İlk olarak 2011 yılında Türkiye’de gündeme gelen Dünya Hijyen Günü, her yıl 16 Ocak’ta anılıyor.
Üsküdar Üniversitesi NPİSTANBUL Beyin Hastanesi Enfeksiyon Hastalıkları Uzmanı Dr. Songül Özer, temizlik ve hijyenin insan sağlığı açısından önemine değindi ve önemli tavsiyelerde bulundu.
Kişisel temizliğin önemi anlaşıldı
Sağlığa zarar verecek etkenlerden korunmak için yapılan uygulamalar ve alınan temizlik önlemlerinin tümünün hijyen olarak tanımlandığını belirten Enfeksiyon Hastalıkları Uzmanı Dr. Songül Özer, “Temizlik ve hijyen kavramları, kişisel ve toplumsal gelişimin en önemli basamaklarından biridir. Yapılan bilimsel araştırmalar, hijyen alışkanlıkları ile pek çok enfeksiyon hastalığının önlenebileceğini gösteriyor. Son iki yıl içinde görülen Covid-19 pandemisi ile birlikte önemi daha da anlaşıldı ki birçok bulaşıcı virüsten, bakteriden, parazitten ve mantardan korunmanın en etkili yolu, kişisel temizliğimize özen göstermektir.” ifadelerini kullandı.
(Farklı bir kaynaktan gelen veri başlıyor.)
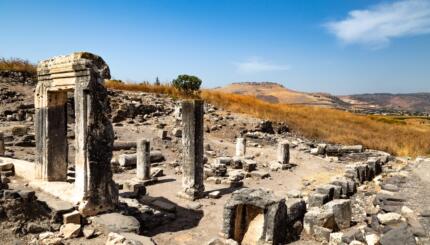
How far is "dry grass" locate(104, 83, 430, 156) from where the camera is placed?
2428 cm

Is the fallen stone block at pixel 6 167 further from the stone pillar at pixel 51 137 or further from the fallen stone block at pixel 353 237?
the fallen stone block at pixel 353 237

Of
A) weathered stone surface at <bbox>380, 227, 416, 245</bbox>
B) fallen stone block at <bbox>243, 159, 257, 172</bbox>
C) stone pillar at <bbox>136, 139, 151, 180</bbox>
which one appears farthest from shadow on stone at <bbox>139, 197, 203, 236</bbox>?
fallen stone block at <bbox>243, 159, 257, 172</bbox>

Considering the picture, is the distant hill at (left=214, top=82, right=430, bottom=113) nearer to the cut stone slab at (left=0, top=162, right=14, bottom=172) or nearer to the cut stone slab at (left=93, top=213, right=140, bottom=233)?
the cut stone slab at (left=0, top=162, right=14, bottom=172)

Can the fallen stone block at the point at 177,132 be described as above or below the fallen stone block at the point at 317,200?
above

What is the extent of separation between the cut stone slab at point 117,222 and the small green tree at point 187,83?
83.5ft

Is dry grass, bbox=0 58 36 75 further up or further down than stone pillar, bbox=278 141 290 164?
further up

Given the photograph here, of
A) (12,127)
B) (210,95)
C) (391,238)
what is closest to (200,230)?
(391,238)

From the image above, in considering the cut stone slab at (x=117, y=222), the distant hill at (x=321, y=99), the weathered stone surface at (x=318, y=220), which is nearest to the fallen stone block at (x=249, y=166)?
the weathered stone surface at (x=318, y=220)

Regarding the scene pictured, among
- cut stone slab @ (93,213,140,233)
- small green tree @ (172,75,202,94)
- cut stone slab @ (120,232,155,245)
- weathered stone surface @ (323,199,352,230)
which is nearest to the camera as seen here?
cut stone slab @ (120,232,155,245)

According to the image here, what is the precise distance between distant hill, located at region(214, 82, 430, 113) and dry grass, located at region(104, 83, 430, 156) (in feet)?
130

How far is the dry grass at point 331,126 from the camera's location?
2428cm

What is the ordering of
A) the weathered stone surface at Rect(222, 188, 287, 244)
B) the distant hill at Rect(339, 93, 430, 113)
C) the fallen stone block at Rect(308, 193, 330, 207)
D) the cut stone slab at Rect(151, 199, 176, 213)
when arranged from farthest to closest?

Kalabalık ortamlara dikkat…
Dr. Songül Özer, ‘Sağlıklı yaşamanın temeli kişisel temizlikle başlar.’ dedi ve sözlerine şöyle devam etti:
“Özellikle kış aylarında daha sıklıkla karşılaştığımız üst solunum yolu enfeksiyonu, grip, koronavirüs enfeksiyonu ve nezle gibi solunum yoluyla bulaşan hastalıklar; genellikle toplu taşıma araçlarından, kalabalık ortamlardan, ortak kullanılan eşyalardan da bulaşabiliyor. Başta kişinin kendi sağlığı olmak üzere başkalarının da sağlığını korumanın en önemli aracı temizliktir. Sadece beden temizliği değil kullanılan her şeyi ve her ortamı, özellikle de ortak kullanılan telefon, kapı kolları, merdiven basamakları, pencere kolları gibi yerleri de yeterince ve doğru olarak temizlemek gerekiyor. Çevre temizliğinde kullanılan dezenfektan ve deterjanlar doğru seçilmeli. Teması halinde insana zarar vermeyecek olanlar, Sağlık Bakanlığı tarafından onay almış ve kullanımına izin verilmiş ürünler tercih edilmeli.”
Çocuklara temizlik alışkanlığı kazandırılmalı
Temizlik alışkanlığının erken yaşlarda çocuğa kazandırılması gerektiğini vurgulayan Özer, “Özellikle kış aylarında hijyen iki kat önem kazanıyor. Başta el hijyeni olmak üzere, tüm beden ve ağız temizliğini, tırnak ve kulak temizliğini çocuklara alışkanlık olarak kazandırdığımızda bulaşıcı hastalıkların da önüne geçmiş oluyoruz. Ellerin temizliği son derece önemli. Mikroorganizmaların öldürülmesi için eller en az 20-30 saniye boyunca köpürtülerek normal su ve normal sabunla yıkanmalı, daha sonra da durulanarak kurutulmalı.” dedi.
Çamaşır suyu cildi temizlemiyor, zarar veriyor!
Ellerin yıkanmasında da, genel vücut ve yaşanılan çevrenin temizlenmesinde de aşırıya kaçmamak gerektiğini belirten Enfeksiyon Hastalıkları Uzmanı Dr. Songül Özer, “Özellikle ellerin her defasında antiseptik solüsyonlarla yıkanması, çok sıcak sularla veya çok uzun süre yıkanması, mikropların öldürülmesinde gerekli değil. Aksine ellerin derisine zarara vererek, çeşitli cilt hastalıklarına neden olduğunu söylemekte fayda var. Yine ellerin normal sabun dışında çamaşır suyu gibi dezenfektanlarla yıkanması son derece zararlı. Çamaşır suyu enfeksiyonlardan korunmada hiç gerekli olmadığı gibi cilde zarar vererek, korunmayı sağlayan cildin üst tabakasının soyulmasına ve istenmeyen yan etkilere, uzun süre tedavi gerektiren deri hastalıklarına neden oluyor.” ifadelerini kullandı.